One little boy we looked after who had had a pretty rough life… every morning he’d hop in the shower and be singing really loudly. I thought “maybe the neighbours don’t want to hear your kids singing in the shower at 6am!” But it’s the joy in the little things, driving to football, singing in the shower, that adds the real joy to being a foster carer.”

Fiona Duncan, Senior Communications Advisor, Department Planning Industry and Environment is a carer for her Uncle who is in aged care:  

“My uncle was my favourite uncle, and over the last five years he’s found it more and more difficult to live on his own. We were trying to make him move to Newcastle from Tasmania but he wasn’t having it! But he had an accident in April which affected his mobility and he couldn’t go home. 

We needed to work out how we could move someone with severe mobility issues from Tasmania to Newcastle, how to navigate getting him in aged care and all in pandemic! But he’s here now.  

How do I find joy in being a carer?  I do it because I love my uncle, he’s still funny and witty… the life of the party. When  he’s had enough he’ll wheel himself out of the room. We’re trying to work out how to get him to the pool as he was a state level swimmer. The joy you get from having a chat about how he can use a swing to get into the pool now, and the smile on his face is just great.” 

Andrew Parkinson is Director Communications at DPIE and cares for his wife who is diagnosed with frontal lobe dementia and suspected motor neurone disease. 

“My experience with my wife Jen was when she started slurring her words, she has xxx and frontal lobe dementia and there is a suspicion she has motor neurone disease as well. 

I had to step up as a carer and get NDIS support, I don’t know what I would have done without NDIS support, it’s something we need to protect. 

She has lost the power of speech, she’s a beautiful artist she is not doing that anymore.
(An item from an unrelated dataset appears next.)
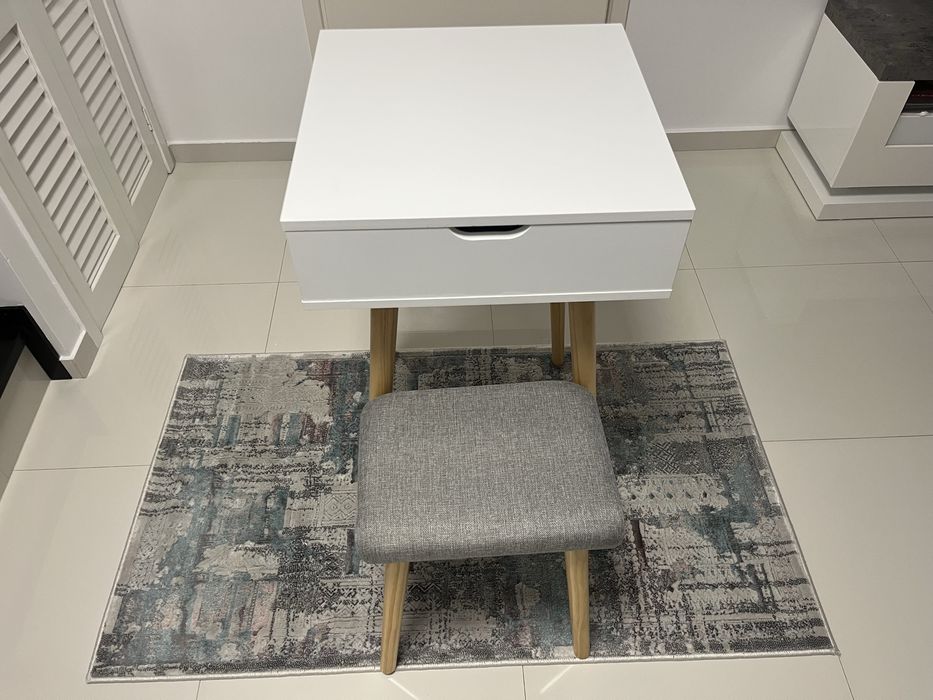 Masa machiaj cu oglinda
In terms of finding joy it’s been very difficult as this has been such a quick thing that has happened. Joy is so much more powerful than grief. It’s a light in the darkness. It’s the light that comes on when the darkness has gone. 

We had some guys doing gardening in the backyard and they had their tops off, she was giggling with her care worker and they all clammed up and went quiet when I came into the room. She’s still cheeky!